- Given task 1: List every dollar amount given in the Fairfax Financial article below.
- Given task 2: Retype the part of the Fairfax Financial article below that opens with the words containing "About Fairfax" and closes with "that model lately.".
- Given task 3: According to the Fairfax Financial article below, what combined ratio did the insurance operations post in the second quarter of 2025?
Start of Given text
If you’re looking for a Canadian stock that could quietly change your family’s financial future, Fairfax Financial (TSX:FFH) might be it. The name doesn’t get the same buzz as Canadian banks or flashy tech names, but what it lacks in hype it makes up for in disciplined execution and long-term compounding power. Over the past year, shares have surged nearly 55%, and the Canadian stock’s performance shows no signs of slowing.
About Fairfax
At its core, Fairfax runs a global property and casualty insurance and reinsurance business. That means it collects premiums, invests the float, and compounds capital over decades. Where it stands out is in how well it’s been executing both sides of that model lately.
In the second quarter of 2025, Fairfax posted net earnings of $1.44 billion, up from $915 million a year earlier. That growth was fuelled by both underwriting profits and hefty investment gains. The insurance operations produced an underwriting profit of $427 million with a combined ratio of 93.3%. For context, anything under 100% means the insurer is making money on its core business before even factoring in investment income.
End of Given text
Start of Given records
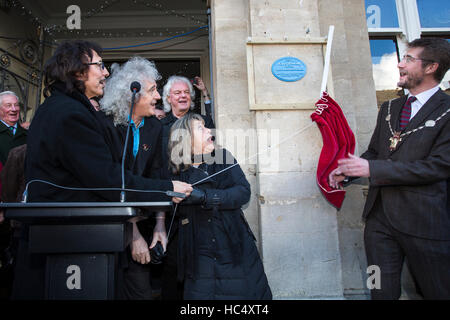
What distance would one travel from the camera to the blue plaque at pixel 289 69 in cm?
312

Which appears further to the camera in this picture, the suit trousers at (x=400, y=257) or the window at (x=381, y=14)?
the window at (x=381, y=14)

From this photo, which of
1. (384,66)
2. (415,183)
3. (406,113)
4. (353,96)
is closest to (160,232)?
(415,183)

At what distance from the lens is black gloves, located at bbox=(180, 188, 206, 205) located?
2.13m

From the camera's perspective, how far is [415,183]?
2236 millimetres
End of Given records
Start of Given records
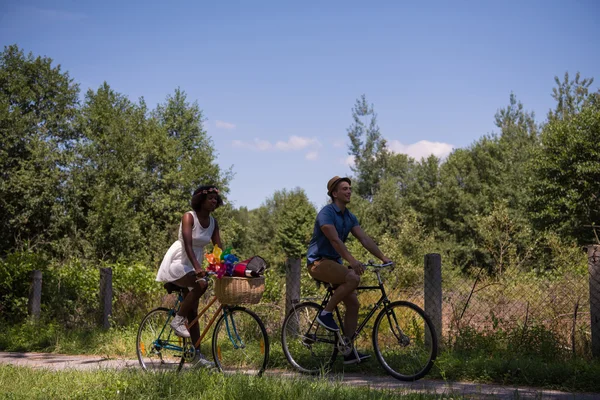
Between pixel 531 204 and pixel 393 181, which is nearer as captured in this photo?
End of Given records
- Full output 1: $1.44 billion, $915 million, $427 million

- Full output 2:
About Fairfax
At its core, Fairfax runs a global property and casualty insurance and reinsurance business. That means it collects premiums, invests the float, and compounds capital over decades. Where it stands out is in how well it’s been executing both sides of that model lately.

- Full output 3: 93.3%